The project’s budget for 2009 included $4.8 million in city funds and $13.5 million in state, federal, and private funds. One-quarter of the budget covered personnel costs, one-quarter covered supplies and equipment, and the remaining half was paid toward license fees for the software developer, eClinicalWorks, to support each provider that uses the technology. So far, over 1,600 providers have signed up.

The city’s role in this initiative is unusual, especially since many of the doctors derive significant income from private payers. The technology is more commonly used by large for-profit medical providers. But the city is targeting its efforts to smaller and less specialized practices.

Unlike standard electronic health records for which the purpose is simply to improve clerical efficiency, the city’s product has an additional goal: to improve public health by tracking health trends across all providers who participate in the system. Using the combined data from small practices can help health officials identify trends and potential risks to public health.

The health department’s system can also help individual patients by reminding doctors to monitor blood pressure and cholesterol, discourage smoking and alcohol use, offer vaccinations, and screen for depression, cancer, and sexually transmitted diseases. Practice-wide quality indicators and measures of indiviual patients’ progress are shared with the health department, and other participating physicians (with personally identifying information removed), and with the patients themselves.

The health department hopes the system will yield cost savings for the health system as a whole, as patients are less likely to need costly interventions to manage chronic conditions. But it is too soon to tell yet if the city’s investment in the system will actually result in savings. Academic research suggests that compared to paper records, electronic health records lower medical chart filing and transcription costs, increase revenue through more accurate billing, reduce the number of drugs and diagnostic tests prescribed, and prevent costly mistakes in administering drugs. One recent study showed net losses to providers within the first year of adoption but benefits that rose sharply in the years following, totalling $86,000 in net benefits per provider over five years.
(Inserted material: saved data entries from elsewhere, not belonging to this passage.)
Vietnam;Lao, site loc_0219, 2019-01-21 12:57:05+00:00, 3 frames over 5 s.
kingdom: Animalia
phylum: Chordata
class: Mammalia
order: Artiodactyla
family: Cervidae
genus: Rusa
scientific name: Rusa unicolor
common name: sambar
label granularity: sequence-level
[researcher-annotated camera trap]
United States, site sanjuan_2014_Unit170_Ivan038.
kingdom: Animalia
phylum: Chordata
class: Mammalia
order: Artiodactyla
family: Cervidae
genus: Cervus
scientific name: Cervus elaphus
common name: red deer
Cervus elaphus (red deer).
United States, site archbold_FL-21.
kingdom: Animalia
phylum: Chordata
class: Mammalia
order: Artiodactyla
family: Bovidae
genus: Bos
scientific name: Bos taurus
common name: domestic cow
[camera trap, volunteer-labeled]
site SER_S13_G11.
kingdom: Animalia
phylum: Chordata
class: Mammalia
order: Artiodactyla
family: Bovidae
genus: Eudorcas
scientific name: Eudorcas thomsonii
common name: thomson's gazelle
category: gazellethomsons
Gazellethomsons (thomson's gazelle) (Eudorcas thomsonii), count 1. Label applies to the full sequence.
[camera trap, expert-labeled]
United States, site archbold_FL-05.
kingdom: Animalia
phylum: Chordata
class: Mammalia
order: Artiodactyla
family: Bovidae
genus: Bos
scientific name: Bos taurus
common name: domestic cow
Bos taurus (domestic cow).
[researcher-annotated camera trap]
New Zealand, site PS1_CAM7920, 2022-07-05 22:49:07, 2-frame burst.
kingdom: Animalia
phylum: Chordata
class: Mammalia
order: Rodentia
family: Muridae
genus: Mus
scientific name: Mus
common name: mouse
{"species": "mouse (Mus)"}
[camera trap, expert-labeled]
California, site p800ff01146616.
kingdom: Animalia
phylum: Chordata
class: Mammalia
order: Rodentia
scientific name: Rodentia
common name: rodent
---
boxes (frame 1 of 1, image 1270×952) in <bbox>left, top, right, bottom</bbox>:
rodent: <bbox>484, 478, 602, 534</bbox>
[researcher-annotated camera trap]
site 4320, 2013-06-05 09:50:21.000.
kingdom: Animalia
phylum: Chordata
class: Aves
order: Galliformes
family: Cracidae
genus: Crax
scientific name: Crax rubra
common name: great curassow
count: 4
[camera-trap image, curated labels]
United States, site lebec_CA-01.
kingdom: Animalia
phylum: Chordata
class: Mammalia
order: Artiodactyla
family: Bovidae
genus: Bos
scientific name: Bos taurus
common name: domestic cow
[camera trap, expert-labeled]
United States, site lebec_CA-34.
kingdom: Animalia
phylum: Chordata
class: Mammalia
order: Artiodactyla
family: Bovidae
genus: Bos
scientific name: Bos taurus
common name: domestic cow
Given the potential for savings, the city would expect a return on its investment. However, the direct effect of the new system on the city’s bill for health care—$5.5 billion for Medicaid and $3.5 billion for employee and retiree health benefits in 2010—is largely unknown. While electronic records can help doctors directly by lowering their administrative costs, a reduction in the city’s health care tab will depend on a couple of key factors. One factor will be the share of patients covered by plans that provide a flat fee to doctors for patient care. The other factor will be the degree to which private insurers and Medicaid managed care companies translate lower costs of care for doctors receiving a flat fee—mostly due to electronic records leading to fewer tests and procedures—to lower premiums paid by the city.

For the city cost savings from the health record initiative remain somewhat speculative. But, like other investments it has made (think calorie labeling and transfat bans), the city expects to see clear health benefits for its efforts.